Most
archaeologists believe the Fremont developed out of existing groups
of hunter-gatherers on the Colorado Plateau and in the eastern Great
Basin. These small groups were, like their Fremont descendants, diverse,
flexible, and adaptable. They ranged from fairly large and relatively
sedentary populations in environments where resources were more readily
accessible, to small, highly mobile family-sized groups where resources
were widely dispersed.

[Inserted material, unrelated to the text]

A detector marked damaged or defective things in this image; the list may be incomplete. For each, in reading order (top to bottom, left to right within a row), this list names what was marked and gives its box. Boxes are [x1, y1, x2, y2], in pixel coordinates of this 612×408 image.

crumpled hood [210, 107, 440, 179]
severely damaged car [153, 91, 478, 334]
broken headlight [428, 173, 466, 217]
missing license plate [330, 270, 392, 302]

Over a span of about a thousand years, from sometime
after 2,500 years ago to about 1,500 years ago, different groups of
these hunter-gatherers gradually adopted, in a piecemeal fashion, many
of the traits associated with the farming societies of the Southwest
and Mexico.
First,
corn and other cultivated plants (called domesticates), initially developed
in what is now Mexico, then diffused northward throughout the greater
Southwest and were added to the wild food subsistence base of native
people sometime about 2,500 to 2,000 years ago in areas on either side
of the southern Wasatch Plateau. This early use of corn and other domesticates
occurred well before settled villages developed, and it seems that farming
at first was just a part-time affair practiced by people who were still
essentially nomadic hunters and gatherers. The earliest "Fremont" corn,
radiocarbon dated to 2,340-l,940 years ago, comes from a cache near Elsinore, Utah; corn in sites along Muddy Creek in the San Rafael Swell date to just after the time of Christ. These sites suggest that farming
was well established in some areas by 2,000 years ago. Outside this
region, however, full-time hunting and gathering lifestyles seem to
have continued unchanged. For example, in the deserts of the eastern
Great Basin, at all of the many cave sites like Fish Springs, Lakeside, Black Rock, and Danger Cave, domesticates are absent throughout this
early period and subsistence was based entirely on wild foods.